Company: Acalvio Technologies
Price: Starting at $25,000
Description: Deception network
This system also uses elastic interactions to match the deception to the attacker. It consists of what Acalvio refers to as “deception farms,” physical storage and control for deceptions. They contain or control sensors, tunnels and deceptions. The deceptions can be minimal, low or high interaction, changing as necessary depending upon the attacker's behavior.
Lightweight sensors are deployed as hardware and software, one per VLAN in the real network. When the sensors talk over a tunnel to the deception farm, it builds deceptions on the fly. It is very hard for an attacker to detect and defeat this approach. The attacker has no certain idea of what is real and what is a deception because the deceptions are quite realistic. This deception fluidity is completely automated by the recommendation engine, controlled by advanced AI and without human interaction.
The AI-based recommendations engine performs several functions including blending deceptions, recommending deployment strategies and blending host names, usernames, services, and breadcrumb content and generation.
Another unique capability of ShadowPlex is service reflection, which is the projection of a service from its install point on the real network to the deception network. An attacker seeing what he thinks is a real SQL database, for example, is only seeing its reflection in the deception network. Any interactions are only on the shadow network.

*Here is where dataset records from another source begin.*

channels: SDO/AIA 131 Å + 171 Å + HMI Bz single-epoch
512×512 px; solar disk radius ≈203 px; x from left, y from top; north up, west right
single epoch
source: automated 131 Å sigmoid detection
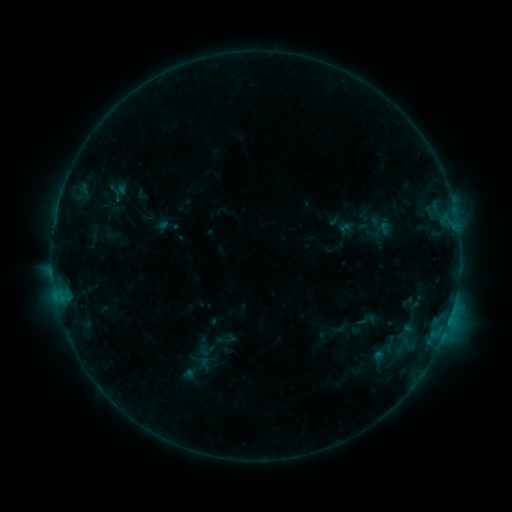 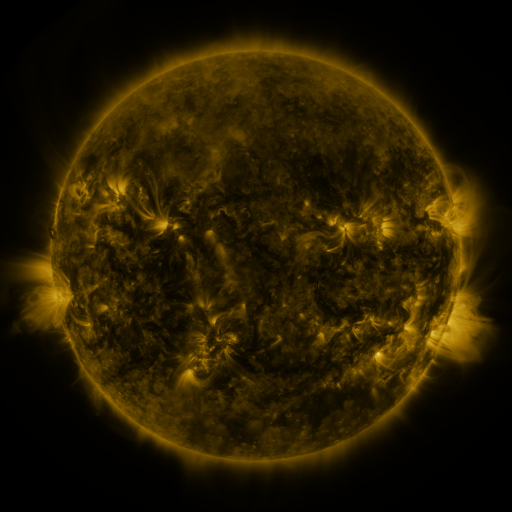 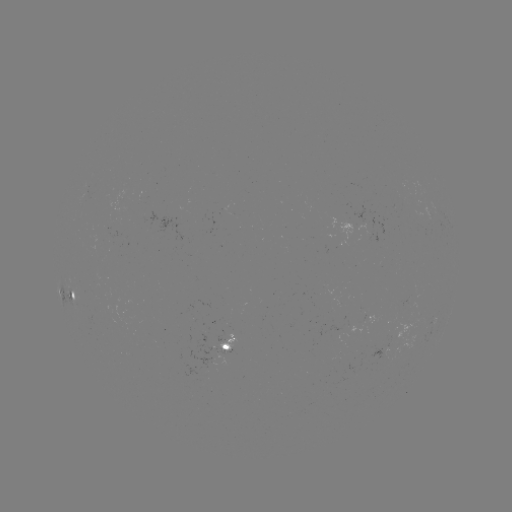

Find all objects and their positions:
sigmoid: (346, 227)
sigmoid: (204, 350)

The shadow network is interesting. Suppose that an attacker gets to the real network and compromises a host. The sensor immediately moves the attacker to a virtual version in the shadow network and the attack continues. As the attack touches more devices, they are in the deception network and the level of interaction is adjusted automatically. The attacks to real devices are redirected to a sink to protect them. Meanwhile the affected devices – real and decoy – are instrumented and all interactions are routed through the tunnel restricting actual lateral movement to the deception grid, unbeknownst to the attacker.
ShadowPlex also creates breadcrumbs to draw the attacker, including SMB shares, files, users, credentials, cookies, registry entries such as RDP profiles and URLs.
All the user needs to do is tell the system what he or she wants, starting by deciding where to put the sensors. These go on individual VLANs. Second, the purpose of the deception grid must be specified. The system does the rest.
This is one of the easiest systems to administer. When you drop onto the main page you see all the devices, real and imaginary, in one place. You also see the status of each and you can drill down on any. Alcavio calls this its Deception Mesh. If you take the real machines out of the picture you see only the deception network. On each of the icons representing an individual device, you see what its interaction level is (minimal, low or super low interaction). It also shows the location of breadcrumbs and lures. Incident details also are on the landing page. The configuration page shows a graphical representation of systems in the deception grid. By sliding a bar along the top of the screen, the system either adds or deletes deceptive elements. When we moved the bar along about halfway it told us that it was going to add a fairly large number of deceptions. If you approve, it automatically decides, based upon the network configuration and what you want to achieve, how to set up and distribute new decoys.